──────── Stored data ────────
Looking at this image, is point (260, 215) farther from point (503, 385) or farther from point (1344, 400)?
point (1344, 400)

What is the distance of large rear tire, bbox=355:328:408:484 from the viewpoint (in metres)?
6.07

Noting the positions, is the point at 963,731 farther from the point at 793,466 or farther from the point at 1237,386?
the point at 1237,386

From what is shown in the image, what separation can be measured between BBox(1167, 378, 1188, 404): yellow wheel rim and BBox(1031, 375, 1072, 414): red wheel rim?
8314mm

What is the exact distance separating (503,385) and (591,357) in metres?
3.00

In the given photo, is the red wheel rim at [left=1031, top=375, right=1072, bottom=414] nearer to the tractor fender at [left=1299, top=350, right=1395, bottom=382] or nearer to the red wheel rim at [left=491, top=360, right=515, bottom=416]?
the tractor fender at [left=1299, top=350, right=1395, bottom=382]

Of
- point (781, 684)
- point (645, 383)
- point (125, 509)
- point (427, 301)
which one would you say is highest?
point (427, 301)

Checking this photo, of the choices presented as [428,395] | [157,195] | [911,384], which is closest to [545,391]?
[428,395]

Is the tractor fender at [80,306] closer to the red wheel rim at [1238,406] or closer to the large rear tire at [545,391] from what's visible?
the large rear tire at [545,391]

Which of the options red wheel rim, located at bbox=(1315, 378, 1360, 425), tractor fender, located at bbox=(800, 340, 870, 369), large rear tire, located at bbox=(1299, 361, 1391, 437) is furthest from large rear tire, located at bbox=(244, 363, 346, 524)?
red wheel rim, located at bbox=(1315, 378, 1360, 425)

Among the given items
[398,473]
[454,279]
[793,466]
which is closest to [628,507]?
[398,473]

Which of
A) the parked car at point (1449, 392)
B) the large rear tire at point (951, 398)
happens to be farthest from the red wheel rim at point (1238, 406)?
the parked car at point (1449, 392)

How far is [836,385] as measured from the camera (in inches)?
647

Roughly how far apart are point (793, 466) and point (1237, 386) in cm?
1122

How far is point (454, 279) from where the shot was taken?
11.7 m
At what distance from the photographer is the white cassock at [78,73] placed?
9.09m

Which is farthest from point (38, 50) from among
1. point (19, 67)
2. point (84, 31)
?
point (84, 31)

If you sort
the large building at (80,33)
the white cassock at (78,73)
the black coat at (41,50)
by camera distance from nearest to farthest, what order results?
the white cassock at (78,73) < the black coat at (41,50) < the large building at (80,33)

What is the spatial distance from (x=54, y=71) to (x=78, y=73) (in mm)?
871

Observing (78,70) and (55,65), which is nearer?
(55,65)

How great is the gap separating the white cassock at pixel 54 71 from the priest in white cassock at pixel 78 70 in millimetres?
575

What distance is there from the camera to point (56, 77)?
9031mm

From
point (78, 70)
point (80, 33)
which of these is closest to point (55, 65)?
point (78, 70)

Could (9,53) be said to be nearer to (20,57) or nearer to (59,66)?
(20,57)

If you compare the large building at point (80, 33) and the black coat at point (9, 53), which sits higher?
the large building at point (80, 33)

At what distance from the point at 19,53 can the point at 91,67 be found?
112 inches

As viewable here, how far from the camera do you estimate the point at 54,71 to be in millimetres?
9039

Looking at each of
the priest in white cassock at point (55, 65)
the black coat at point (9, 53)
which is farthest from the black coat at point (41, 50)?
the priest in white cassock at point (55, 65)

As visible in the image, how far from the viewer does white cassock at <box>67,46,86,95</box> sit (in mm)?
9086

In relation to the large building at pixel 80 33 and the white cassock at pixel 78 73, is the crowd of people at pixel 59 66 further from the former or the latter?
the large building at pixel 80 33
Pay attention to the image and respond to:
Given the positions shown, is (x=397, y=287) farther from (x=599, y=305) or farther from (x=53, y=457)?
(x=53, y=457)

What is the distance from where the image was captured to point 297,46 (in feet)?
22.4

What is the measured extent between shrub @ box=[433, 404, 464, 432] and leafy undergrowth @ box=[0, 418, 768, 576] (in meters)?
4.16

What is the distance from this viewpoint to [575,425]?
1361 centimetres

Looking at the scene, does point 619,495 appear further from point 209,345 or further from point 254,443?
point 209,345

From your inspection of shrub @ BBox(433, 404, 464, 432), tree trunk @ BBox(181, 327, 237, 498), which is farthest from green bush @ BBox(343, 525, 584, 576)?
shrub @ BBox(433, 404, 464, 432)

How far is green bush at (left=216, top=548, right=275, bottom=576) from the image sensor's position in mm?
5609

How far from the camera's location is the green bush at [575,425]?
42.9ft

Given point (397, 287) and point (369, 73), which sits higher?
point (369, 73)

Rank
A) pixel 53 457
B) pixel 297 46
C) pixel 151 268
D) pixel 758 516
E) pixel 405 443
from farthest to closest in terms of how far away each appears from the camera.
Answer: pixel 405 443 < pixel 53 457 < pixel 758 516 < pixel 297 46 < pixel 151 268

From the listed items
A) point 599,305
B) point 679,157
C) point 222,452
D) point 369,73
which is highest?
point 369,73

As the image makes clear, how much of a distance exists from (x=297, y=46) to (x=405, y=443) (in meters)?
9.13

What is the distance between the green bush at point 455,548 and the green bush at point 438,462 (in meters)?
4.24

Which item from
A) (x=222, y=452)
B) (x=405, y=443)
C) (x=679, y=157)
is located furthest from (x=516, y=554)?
────────
» **What the exercise asks**
Reproduce each line of the material above precisely.

» **Completed task**
Looking at this image, is point (260, 215) farther from point (503, 385) or farther from point (1344, 400)?
point (1344, 400)

What is the distance of large rear tire, bbox=355:328:408:484 from the viewpoint (in metres)?
6.07

Noting the positions, is the point at 963,731 farther from the point at 793,466 or farther from the point at 1237,386?
the point at 1237,386

From what is shown in the image, what separation can be measured between BBox(1167, 378, 1188, 404): yellow wheel rim and BBox(1031, 375, 1072, 414): red wheel rim?
8314mm

What is the exact distance separating (503,385) and (591,357) in metres?
3.00

In the given photo, is the red wheel rim at [left=1031, top=375, right=1072, bottom=414] nearer to the tractor fender at [left=1299, top=350, right=1395, bottom=382] or nearer to the red wheel rim at [left=491, top=360, right=515, bottom=416]?
the tractor fender at [left=1299, top=350, right=1395, bottom=382]

Of
- point (781, 684)
- point (645, 383)
- point (125, 509)
- point (427, 301)
which one would you say is highest?
point (427, 301)

Checking this photo, of the choices presented as [428,395] | [157,195] | [911,384], which is closest to [545,391]?
[428,395]

Is the tractor fender at [80,306] closer to the red wheel rim at [1238,406] or closer to the large rear tire at [545,391] from what's visible?
the large rear tire at [545,391]

Which of the options red wheel rim, located at bbox=(1315, 378, 1360, 425), tractor fender, located at bbox=(800, 340, 870, 369), large rear tire, located at bbox=(1299, 361, 1391, 437) is furthest from large rear tire, located at bbox=(244, 363, 346, 524)?
red wheel rim, located at bbox=(1315, 378, 1360, 425)

Among the given items
[398,473]
[454,279]
[793,466]
which is closest to [628,507]?
[398,473]

Which of
A) the parked car at point (1449, 392)
B) the large rear tire at point (951, 398)
happens to be farthest from the red wheel rim at point (1238, 406)?
the parked car at point (1449, 392)

How far is [836,385] as measured from the camera (in inches)?
647

Roughly how far apart are point (793, 466) and point (1237, 386) in cm?
1122

How far is point (454, 279) from where the shot was taken?
11.7 m
At what distance from the photographer is the white cassock at [78,73] placed?
9.09m

Which is farthest from point (38, 50) from among
1. point (19, 67)
2. point (84, 31)
?
point (84, 31)

If you sort
the large building at (80,33)
the white cassock at (78,73)
the black coat at (41,50)
by camera distance from nearest to farthest, what order results?
the white cassock at (78,73) < the black coat at (41,50) < the large building at (80,33)

What is the spatial distance from (x=54, y=71) to (x=78, y=73) (in mm)?
871

Observing (78,70) and (55,65), which is nearer?
(55,65)

How great is the gap separating the white cassock at pixel 54 71 from the priest in white cassock at pixel 78 70 in millimetres?
575

What distance is there from the camera to point (56, 77)?
9031mm

From
point (78, 70)
point (80, 33)
which of these is closest to point (55, 65)?
point (78, 70)

Could (9,53) be said to be nearer to (20,57) or nearer to (59,66)?
(20,57)

If you compare the large building at point (80, 33) and the black coat at point (9, 53), which sits higher?
the large building at point (80, 33)

At what distance from the point at 19,53 can the point at 91,67 be found?
112 inches

As viewable here, how far from the camera do you estimate the point at 54,71 to be in millimetres?
9039

Looking at each of
the priest in white cassock at point (55, 65)
the black coat at point (9, 53)
which is farthest from the black coat at point (41, 50)?
the priest in white cassock at point (55, 65)

As visible in the image, how far from the viewer does white cassock at <box>67,46,86,95</box> sit (in mm)?
9086

In relation to the large building at pixel 80 33 and the white cassock at pixel 78 73, is the crowd of people at pixel 59 66 further from the former or the latter?
the large building at pixel 80 33
Pay attention to the image and respond to:
Given the positions shown, is (x=397, y=287) farther from (x=599, y=305) or farther from (x=53, y=457)?
(x=53, y=457)

What is the distance from where the image was captured to point 297,46 (in feet)?
22.4

What is the measured extent between shrub @ box=[433, 404, 464, 432] and leafy undergrowth @ box=[0, 418, 768, 576] (in meters)?
4.16

What is the distance from this viewpoint to [575,425]?
1361 centimetres

Looking at the scene, does point 619,495 appear further from point 209,345 or further from point 254,443?
point 209,345

From your inspection of shrub @ BBox(433, 404, 464, 432), tree trunk @ BBox(181, 327, 237, 498), which is farthest from green bush @ BBox(343, 525, 584, 576)?
shrub @ BBox(433, 404, 464, 432)

How far is green bush at (left=216, top=548, right=275, bottom=576) from the image sensor's position in mm?
5609

How far from the camera's location is the green bush at [575,425]?
42.9ft

Given point (397, 287) and point (369, 73), which sits higher?
point (369, 73)

Rank
A) pixel 53 457
B) pixel 297 46
C) pixel 151 268
D) pixel 758 516
E) pixel 405 443
from farthest to closest in terms of how far away each appears from the camera.
Answer: pixel 405 443 < pixel 53 457 < pixel 758 516 < pixel 297 46 < pixel 151 268

From the listed items
A) point 599,305
B) point 679,157
C) point 222,452
D) point 369,73
which is highest?
point 369,73

As the image makes clear, how much of a distance exists from (x=297, y=46) to (x=405, y=443) (in meters)?
9.13

What is the distance between the green bush at point 455,548 and the green bush at point 438,462 (in meters)?
4.24

Which item from
A) (x=222, y=452)
B) (x=405, y=443)
C) (x=679, y=157)
is located furthest from (x=516, y=554)?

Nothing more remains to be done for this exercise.